Introduction
Metadata is a set of information that describes a document or a data source. Metadata is data about other data. In the document, "Understanding Metadata", the authors write, "Metadata is structured information that describes, explains, locates, or otherwise makes it easier to retrieve, use, or manage an information resource."(National Information Standards Organization, 2004) As indicated by the definitions, metadata can make finding information easier, it allows a party interested in the information to discover what the information is about before acquiring the information. Metadata can describe relationship that exist between different documents. Metadata may denote the format and structure that a document may take.

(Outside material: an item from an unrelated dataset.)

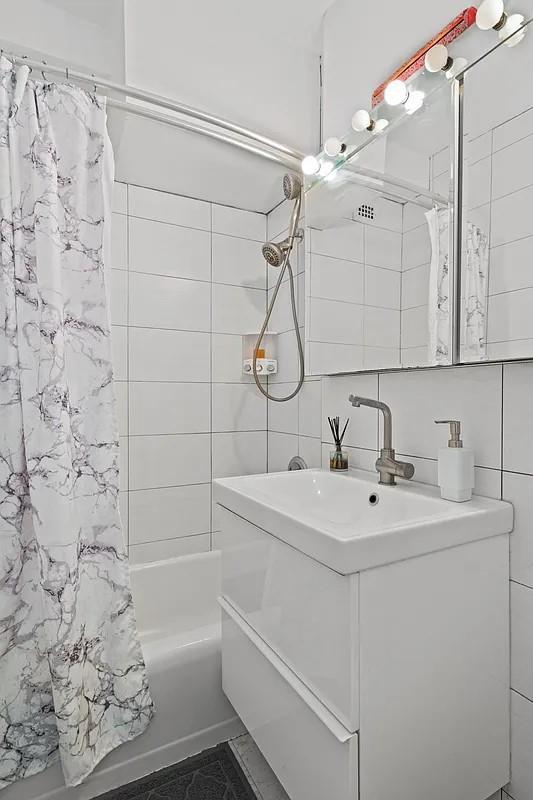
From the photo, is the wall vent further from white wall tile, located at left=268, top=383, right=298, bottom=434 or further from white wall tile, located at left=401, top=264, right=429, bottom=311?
white wall tile, located at left=268, top=383, right=298, bottom=434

Lastly, metadata can indicate who owns or has owned the information, who has rights to access it and who has rights to change it.
Metadata Standards
There are hundreds of metadata standards that are used by various communities or knowledge domains. This evaluation will consider some standards that are strongly used by the Library and Information Sciences communities.(Becker & Riley, 2010)
- Dublin Core
- TEI (Text Encoding Initiative)
- METS (Metadata Encoding and Transmission Standard)
- MODS (Metadata Object Description Schema)
- EAD (Encoded Archival Description)
- RDF (Resource Description Framework)
- MARC 21 (Machine Readable Cataloging Standard)
The Dublin Core Metadata Initiative constructed a shared vocabulary of terms with which to describe documents. The initial set of the Dublin Core consists of fifteen simple terms. The simple terms characterize certain properties that a document has, such as creator, title, description, subject, date, identifier and format. These fifteen simple terms are named the Dublin Core Metadata Element Set. The simple set is not bound by any machine readable markup language such as HTML, XML or TeX. Since the terms are not tied to an established implementation, they are interoperable with a variety of technologies, and they can be extended by communities by adding them to domain specific vocabularies.(CDP Metadata Working Group, 2006) The simple set has been expanded by the qualified terms. The qualified terms definition include extensions of the original 15 terms to 55 terms.(“DCMI Metadata Terms,” n.d.) The extensions are based on the original 15 but provide a narrower definition to a term.(Weibel, 1999) For example, in the simple terms, date, indicates very generally a point in time while the qualified terms narrows the use of date, or makes it more specific, with the terms dateCopyrighted and dateSubmitted.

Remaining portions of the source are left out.